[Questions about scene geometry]
[BEGIN]

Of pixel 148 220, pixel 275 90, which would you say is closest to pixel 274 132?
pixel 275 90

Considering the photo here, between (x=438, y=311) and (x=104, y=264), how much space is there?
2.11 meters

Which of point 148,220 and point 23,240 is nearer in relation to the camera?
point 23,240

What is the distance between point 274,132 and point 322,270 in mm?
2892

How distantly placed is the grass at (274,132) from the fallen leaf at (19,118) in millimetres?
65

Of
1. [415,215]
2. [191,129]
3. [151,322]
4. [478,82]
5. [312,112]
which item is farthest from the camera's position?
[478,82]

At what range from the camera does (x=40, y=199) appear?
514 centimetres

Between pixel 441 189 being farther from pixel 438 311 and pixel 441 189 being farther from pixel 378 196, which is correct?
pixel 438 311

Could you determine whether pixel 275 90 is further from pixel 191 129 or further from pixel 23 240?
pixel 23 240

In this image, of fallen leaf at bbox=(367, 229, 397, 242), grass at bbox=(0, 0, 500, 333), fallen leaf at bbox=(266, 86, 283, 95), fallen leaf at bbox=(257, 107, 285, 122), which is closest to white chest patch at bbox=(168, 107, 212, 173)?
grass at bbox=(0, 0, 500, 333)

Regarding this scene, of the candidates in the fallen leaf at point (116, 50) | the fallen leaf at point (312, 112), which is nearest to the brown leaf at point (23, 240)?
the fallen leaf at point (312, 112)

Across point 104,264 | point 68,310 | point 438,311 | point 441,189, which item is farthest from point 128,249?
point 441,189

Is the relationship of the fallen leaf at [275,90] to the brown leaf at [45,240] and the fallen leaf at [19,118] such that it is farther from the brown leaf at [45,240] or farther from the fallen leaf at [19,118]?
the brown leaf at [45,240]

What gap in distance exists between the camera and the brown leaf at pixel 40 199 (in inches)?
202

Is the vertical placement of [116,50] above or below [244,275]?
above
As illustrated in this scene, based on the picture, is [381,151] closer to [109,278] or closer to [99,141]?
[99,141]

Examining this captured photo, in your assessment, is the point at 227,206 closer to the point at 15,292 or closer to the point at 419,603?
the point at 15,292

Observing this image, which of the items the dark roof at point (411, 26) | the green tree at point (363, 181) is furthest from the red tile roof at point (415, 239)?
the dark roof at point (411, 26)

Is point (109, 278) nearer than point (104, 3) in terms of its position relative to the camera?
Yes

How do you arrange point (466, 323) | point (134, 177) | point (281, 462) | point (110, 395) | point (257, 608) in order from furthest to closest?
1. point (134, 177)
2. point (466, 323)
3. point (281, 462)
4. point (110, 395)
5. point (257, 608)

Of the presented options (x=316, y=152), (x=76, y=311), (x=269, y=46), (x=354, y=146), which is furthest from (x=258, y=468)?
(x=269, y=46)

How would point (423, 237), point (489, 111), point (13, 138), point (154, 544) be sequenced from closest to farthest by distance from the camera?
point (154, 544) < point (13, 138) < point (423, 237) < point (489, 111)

[END]

(Aim): Duplicate all of the material above line for line, changing nothing.

(Output):
Of pixel 148 220, pixel 275 90, which would you say is closest to pixel 274 132?
pixel 275 90

Considering the photo here, between (x=438, y=311) and (x=104, y=264), how much space is there?
2.11 meters

Which of point 148,220 and point 23,240 is nearer in relation to the camera?
point 23,240

What is the distance between point 274,132 and point 322,270 in mm?
2892

How distantly placed is the grass at (274,132) from the fallen leaf at (19,118) in millimetres?
65

Of
1. [415,215]
2. [191,129]
3. [151,322]
4. [478,82]
5. [312,112]
which item is farthest from the camera's position?
[478,82]

At what range from the camera does (x=40, y=199) appear?
514 centimetres

Between pixel 441 189 being farther from pixel 438 311 and pixel 441 189 being farther from pixel 378 196, which is correct?
pixel 438 311

Could you determine whether pixel 275 90 is further from pixel 191 129 or further from pixel 23 240?
pixel 23 240

In this image, of fallen leaf at bbox=(367, 229, 397, 242), grass at bbox=(0, 0, 500, 333), fallen leaf at bbox=(266, 86, 283, 95), fallen leaf at bbox=(257, 107, 285, 122), which is closest to white chest patch at bbox=(168, 107, 212, 173)?
grass at bbox=(0, 0, 500, 333)

Regarding this scene, of the candidates in the fallen leaf at point (116, 50) | the fallen leaf at point (312, 112), which is nearest to the brown leaf at point (23, 240)?
the fallen leaf at point (312, 112)

Across point 104,264 | point 68,310 | point 438,311 | point 441,189, which item is farthest from point 128,249?
point 441,189

Is the relationship of the fallen leaf at [275,90] to the brown leaf at [45,240] and the fallen leaf at [19,118] such that it is farther from the brown leaf at [45,240] or farther from the fallen leaf at [19,118]?
the brown leaf at [45,240]

What gap in distance exists between the camera and the brown leaf at pixel 40 199 (in inches)?
202

Is the vertical placement of [116,50] above or below [244,275]?
above
As illustrated in this scene, based on the picture, is [381,151] closer to [109,278] or closer to [99,141]?
[99,141]

Examining this captured photo, in your assessment, is the point at 227,206 closer to the point at 15,292 or closer to the point at 419,603?
the point at 15,292

Observing this image, which of the items the dark roof at point (411, 26) | the green tree at point (363, 181) is furthest from the red tile roof at point (415, 239)?
the dark roof at point (411, 26)

Is point (109, 278) nearer than point (104, 3) in terms of its position relative to the camera?
Yes

How do you arrange point (466, 323) | point (134, 177) | point (281, 462) | point (110, 395) | point (257, 608) in order from furthest to closest?
1. point (134, 177)
2. point (466, 323)
3. point (281, 462)
4. point (110, 395)
5. point (257, 608)

Of the presented options (x=316, y=152), (x=76, y=311), (x=269, y=46), (x=354, y=146), which is furthest from (x=258, y=468)?
(x=269, y=46)

How would point (423, 237), point (489, 111), point (13, 138), point (154, 544) be sequenced from closest to farthest by distance from the camera?
point (154, 544) < point (13, 138) < point (423, 237) < point (489, 111)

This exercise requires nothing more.